Suppose $X=\mathbb{S}^{n+1}/\mathbb{S}^1$, the action of $\mathbb{S}^1$ being isometric and with closed orbits, and $n=\dim X$ (as an Alexandrov space) being even. My question is:
Is is true that all odd Betti numbers of $X$ vanish?
I know this is true when the action is almost free because in this case $X$ is a weighted projective space, by the classification of riemannian $1$-foliations on spheres, but i think there must be some simpler way to show this in general.
Almost certainly yes. Here is a partial answer, though very algebraic and probably unnecessarily complicated. I only need to assume smoothness for this.
1) Smith theory and fixed points. A version of Smith theory (best known in the case of involutions as saying $\text{rk } H_*(M^{fix}; \Bbb F_2) \leq \text{rk } H_*(M;\Bbb F_2)$; here rank means total rank) for $S^1$ actions says that $\text{rk } H_*(M^{fix}; \Bbb Q) \leq \text{rk } H_*(M; \Bbb Q)$. For $M = S^{2n+1}$, we see that the fixed point set has the homology of a sphere of lower dimension. Indeed it must be the homology of a sphere of odd dimension (this comes from following along my favorite proof of Smith theory, which requires spectral sequences and localization theorems for equivariant homology.)
2) Quotients. Associated to an $S^1$ space $Y$ are both its homology $H_*(Y)$ and its equivariant homology $H_*^{S^1}(Y)$. These graded groups have a Gysin sequence $$H_*(Y) \to H_*^{S^1}(Y) \to H_{*-2}^{S^1}(Y) \to H_{*-1}(Y) \to \cdots$$
When the action of $S^1$ on $Y$ is semi-free, $H_*^{S^1}(Y;\Bbb Q) = H_*(Y/S^1;\Bbb Q)$.
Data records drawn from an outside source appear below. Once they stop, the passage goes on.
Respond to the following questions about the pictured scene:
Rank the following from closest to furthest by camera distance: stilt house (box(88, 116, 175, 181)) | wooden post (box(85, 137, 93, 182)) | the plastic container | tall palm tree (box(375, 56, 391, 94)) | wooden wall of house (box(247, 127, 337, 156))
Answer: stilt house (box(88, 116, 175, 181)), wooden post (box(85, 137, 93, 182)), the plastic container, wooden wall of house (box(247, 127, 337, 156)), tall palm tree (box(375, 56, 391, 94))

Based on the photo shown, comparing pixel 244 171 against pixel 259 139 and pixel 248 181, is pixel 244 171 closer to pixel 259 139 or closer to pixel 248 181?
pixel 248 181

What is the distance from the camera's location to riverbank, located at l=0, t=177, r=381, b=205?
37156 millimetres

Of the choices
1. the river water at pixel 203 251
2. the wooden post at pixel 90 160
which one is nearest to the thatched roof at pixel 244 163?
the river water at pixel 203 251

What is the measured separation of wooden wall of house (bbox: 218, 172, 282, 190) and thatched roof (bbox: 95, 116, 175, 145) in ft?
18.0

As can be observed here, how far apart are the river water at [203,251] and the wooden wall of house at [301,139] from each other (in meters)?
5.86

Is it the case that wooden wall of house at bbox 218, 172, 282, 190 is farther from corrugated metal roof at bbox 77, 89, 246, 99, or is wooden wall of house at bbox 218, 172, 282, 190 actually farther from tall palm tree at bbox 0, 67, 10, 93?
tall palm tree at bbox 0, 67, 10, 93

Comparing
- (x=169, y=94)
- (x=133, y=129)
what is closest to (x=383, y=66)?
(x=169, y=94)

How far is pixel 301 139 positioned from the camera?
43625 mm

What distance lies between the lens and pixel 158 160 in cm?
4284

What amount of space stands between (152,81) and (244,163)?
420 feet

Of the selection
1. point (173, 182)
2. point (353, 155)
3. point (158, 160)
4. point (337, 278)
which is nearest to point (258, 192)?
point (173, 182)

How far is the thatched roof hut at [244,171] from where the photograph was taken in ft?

3) Complements. Consider $Y^{S^1}$, the fixed point set of your action. Because it has the homology of a sphere $S^{2k+1}$, Alexander duality says that its complement has the homology of $S^{2n-2k-1}$. Its complement, in addition, has a semi-free $S^1$ action.
4) Finally, whenever $Y$ has the homology of an odd-dimensional sphere, we can calculate what $H_*^{S^1}(Y)$ could possibly be. $H_*(Y)$ is supported in a single positive degree $d$; then we have two cases, depending on whether or not the map $H_d(Y) \to H_d^{S^1}(Y)$ is an isomorphism. If it is, then the Gysin sequence implies $H_*^{S^1}(Y) \cong H_*(\Sigma^d \Bbb{CP}^\infty)$ (that is, there's a $\Bbb Q$ in degree $d, d+2, d+4, ...$). Otherwise, the periodicity in the Gysin sequence has the opposite effect, and we see that it must have the same homology as $\Bbb{CP}^{d/2}$.
5) $Y \setminus Y^{S^1}$ has the homology of $S^{2n-2k-1}$ and is semi-free, so $H_*((Y \setminus Y^{S^1})/S^1) = H_*^{S^1}(Y \setminus Y^{S^1})$; because $(Y \setminus Y^{S^1})/S^1$ has the homotopy type of a finite CW complex, our equivariant homology calculation above must take the second form (we can't have homology in arbitrarily high degrees!) So the homology of the quotient of the complement of the fixed set is that of $\Bbb{CP}^{n-k-1}$.
Now I would need to run a Mayer-Vietoris sequence, but I got bored while calculating $(\partial N)/S^1$, $N$ a tubular neighborhood of the fixed set.